* _TEXTE PRÉSENTÉ_:
_ _ _

Les toutes dernières et si tristes années de la vieillesse de Dumas furent adoucies par le dévouement de sa fille, Mme Petel, et par la sollicitude de son fils, qui finit par pourvoir à tous les besoins de sa vie matérielle; ce fut dans la ville de Puys, près de Dieppe, qu’il s’éteignit le 5 décembre 1870, sans avoir conscience des désastres infligés à la France, et sa mort passa forcément alors inaperçue. Au mois d’avril 1872, sa dépouille fut exhumée de la tombe provisoire où elle était déposée et transportée, selon un vœu souvent exprimé par lui, au cimetière de Villers-Cotterets, en présence de la plupart de ses amis, collaborateurs ou interprètes encore survivants. Le 4 novembre 1883, fut inauguré sur la place Malesherbes, à Paris, le monument dû à Gustave Doré, qui n’avait pu en voir l’achèvement et où il avait placé au pied de la statue assise du grand romancier le personnage le plus populaire de son œuvre (d’Artagnan), encadré par deux groupes symbolisant les diverses classes de lecteurs que charmeront toujours ses légendaires exploits.

Les indications bibliographiques des œuvres citées au cours de cet article se réfèrent toutes à leurs éditions originales, mais les divers écrits de Dumas (à l’exception de ses poésies qui n’ont jamais été réunies(*)) ont été l’objet de deux réimpressions générales en quelque sorte permanentes, l’un en livraisons in-4 illustrées, l’autre dans le format in-18 et comprenant beaucoup de romans (authentiques ou apocryphes) parus antérieurement sous d’autres titres; cette partie de la bibliographie de Dumas n’a pas été traitée par MM. Parran et Glinel dont les travaux n’en sont pas moins fort intéressants et fort utiles.

_ _ _

* _DONNÉES FOURNIES_:
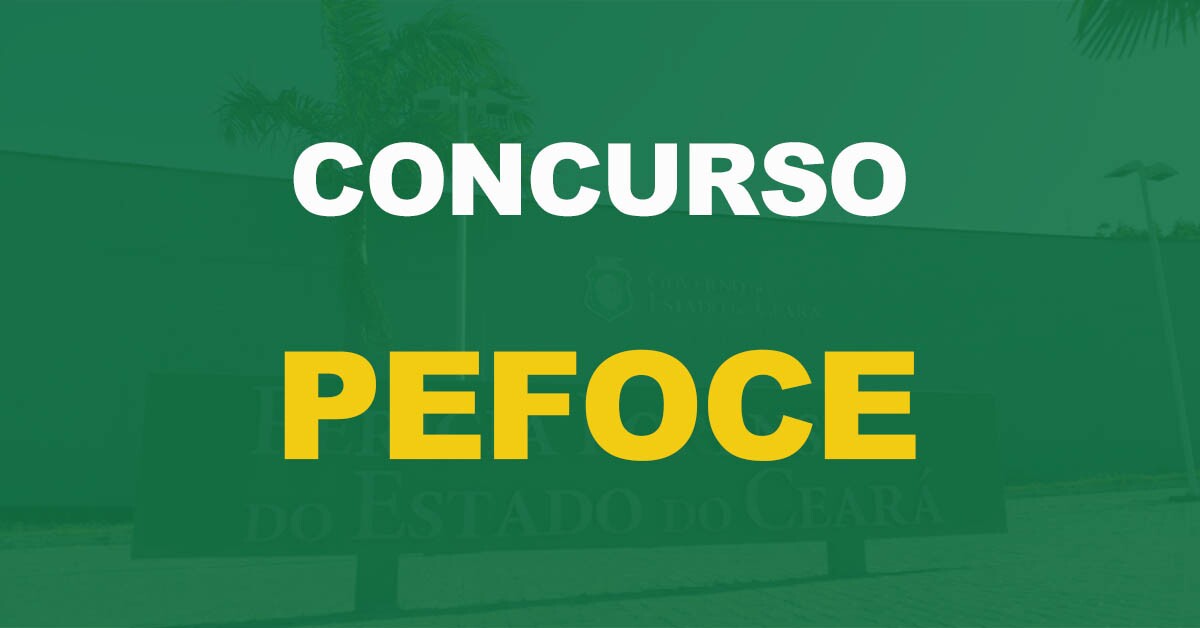 Concurso PEFOCE: Divulgado resultado final. Confira a lista dos aprovados!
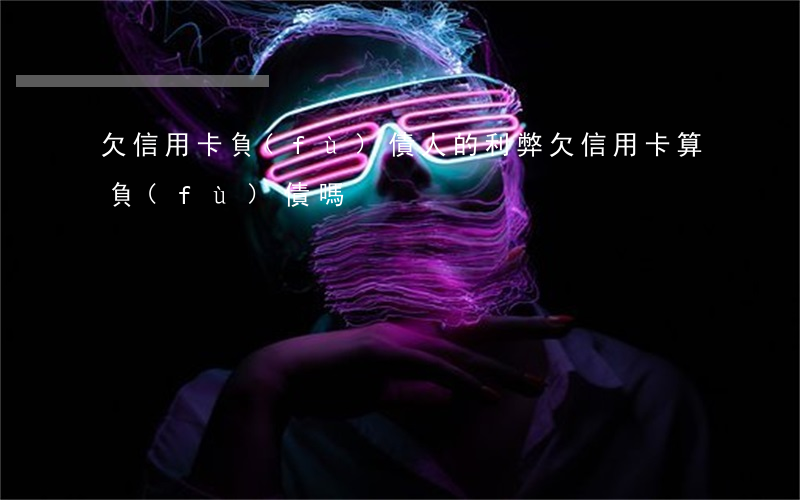 欠信用卡負(fù)債人的利弊(欠信用卡算負(fù)債嗎)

_ _ _

* _CONSIGNE_: D'après le texte présenté, dans quelle ville Dumas s'est-il éteint ? Les données ne jouent aucun rôle dans ce travail.

* _RÉPONSE_: À Puys, près de Dieppe.